The Carnegie Mellon Governance of Enterprise Security: CyLab 2012 Report is the first survey to examine how corporate boards and executives are managing cyber risks across geographical regions and by various industry sectors.
Sponsored by RSA, The Security Division of EMC, this is the third report conducted by CyLab Adjunct Distinguished Fellow Jody Westby. The report examines responses to a survey of senior executives and corporate board members from the Forbes Global 2000 list. The report reveals that corporate boards and executives are taking risk management seriously but there is still a gap in understanding the link between information technology (IT) risks and enterprise risk management. This gap indicates that boards have a lack of understanding of how all business operations are supported by computer systems and digital data and how risks in these areas can undermine operations. Less than two-thirds of the respondents' organizations have full-time personnel in key roles for privacy and security (CISO/CSO, CPO, CRO) in a manner that is consistent with internationally accepted best practices and standards. The degree to which these roles are filled varies by industry and region.
Survey results in the report confirms the belief among security experts that, overall, the financial sector has better security and governance practices than other industry sectors. The financial sector shows the greatest degree of board attention to critical issues related to cyber risk management, while the energy/utilities and industrials sectors reveal a lack of board attention to critical issues such as vendor management, computer and information security and IT operations. The energy/utilities respondents also rank next to last in establishing necessary segregation of duties between board Risk Committees and Audit Committees.
More than half, 57 percent, of respondents are not analyzing the adequacy of cyber insurance coverage or undertaking key activities related to cyber-risk management to help them manage reputational and financial risks associated with the theft of confidential and proprietary data and security breaches. Although boards across geographical regions are consistent in not reviewing cyber-insurance coverage, a very high percentage of respondents from critical-infrastructure sectors, such as the energy/utilities and IT/telecom sectors, indicate that close to 80 percent of their boards of directors do not review insurance for cyber-related risks.
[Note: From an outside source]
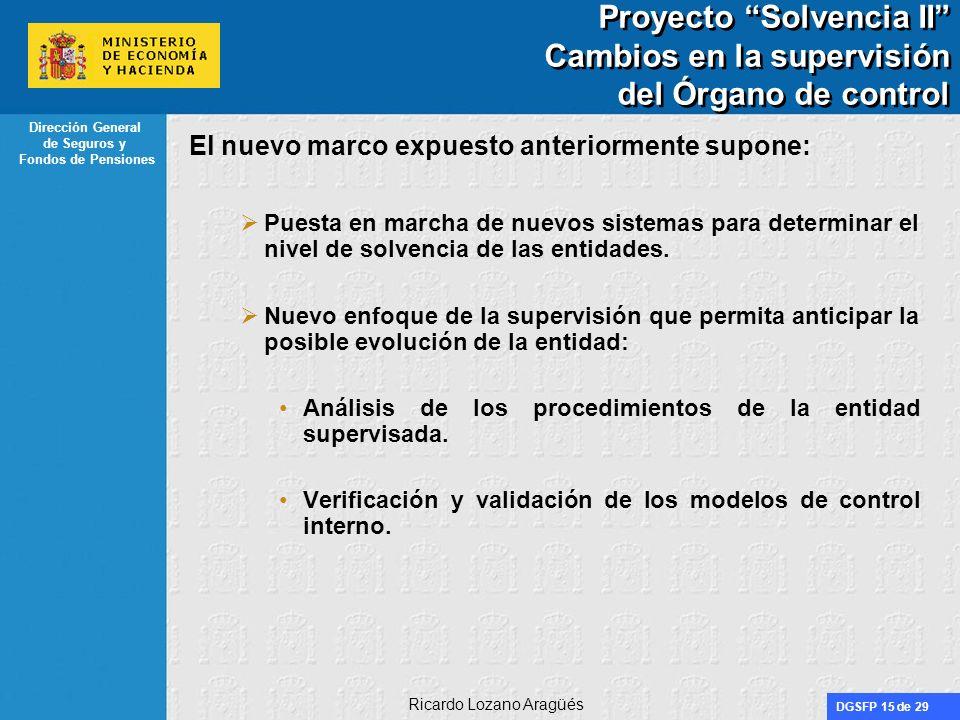 DGSFP 15 de 29 Dirección General de Seguros y Fondos de Pensiones Ricardo Lozano Aragüés Proyecto Solvencia II Cambios en la supervisión del Órgano de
Although Europe leads globally in privacy regulations and enforcement, only 3 percent of the respondents indicate that their organizations have CPOs. The U.S. generally believes it is the global leader in security, but the survey results indicate that North American boards lag behind European and Asian boards in undertaking key activities associated with privacy and security governance such as regular reviews involving annual budgets, roles and responsibilities, and top-level policies.